▶ Task requirements
Starting at the top line and ending at the bottom one, repeat the entries exactly and drop every picture.

▶ Data to use
= Beginning of Section =
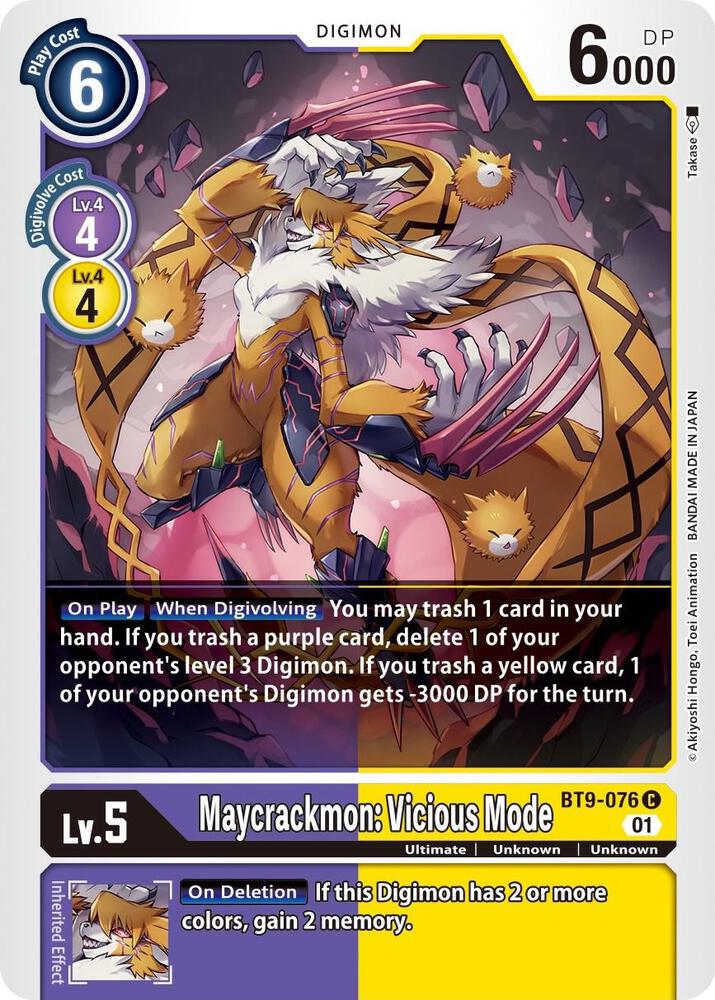 Maycrackmon: Vicious Mode card image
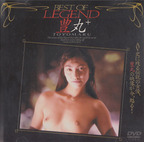 とよまる の DVD BEST OF LEGEND 豊丸+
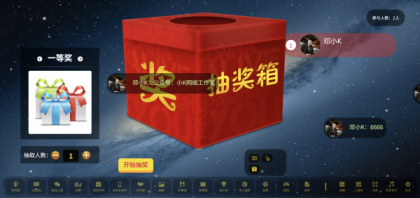 大屏幕互动上墙系统源码-颜夕资源网-第22张图片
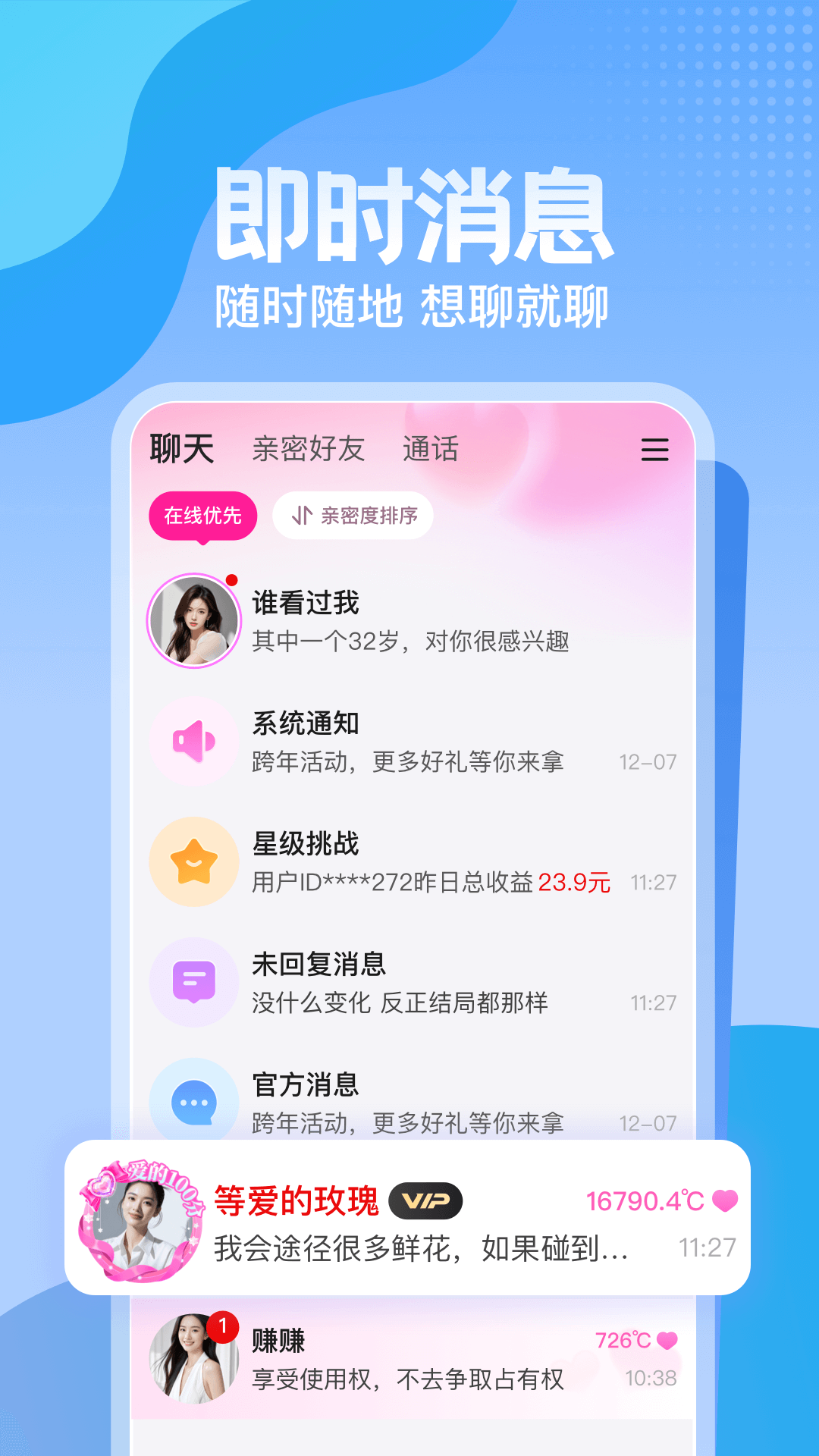 精彩截图-夜伴聊2026官方新版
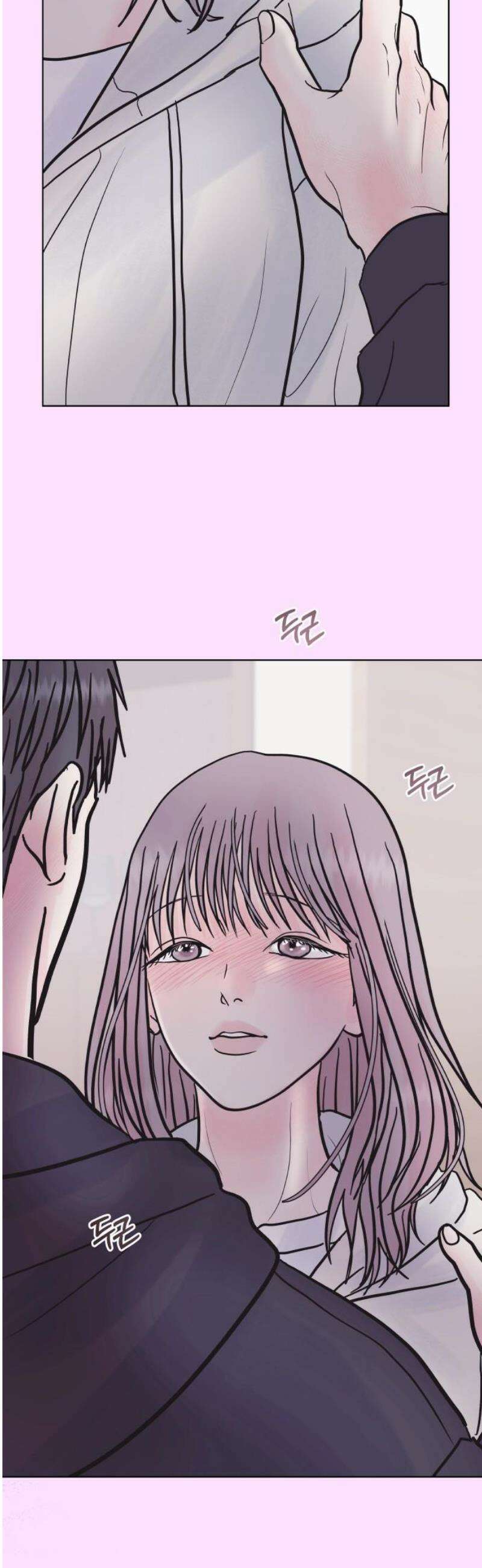 센스제로 77화 8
= End of Section =
▶ Response
 Maycrackmon: Vicious Mode card image
 とよまる の DVD BEST OF LEGEND 豊丸+
 大屏幕互动上墙系统源码-颜夕资源网-第22张图片
 精彩截图-夜伴聊2026官方新版
 센스제로 77화 8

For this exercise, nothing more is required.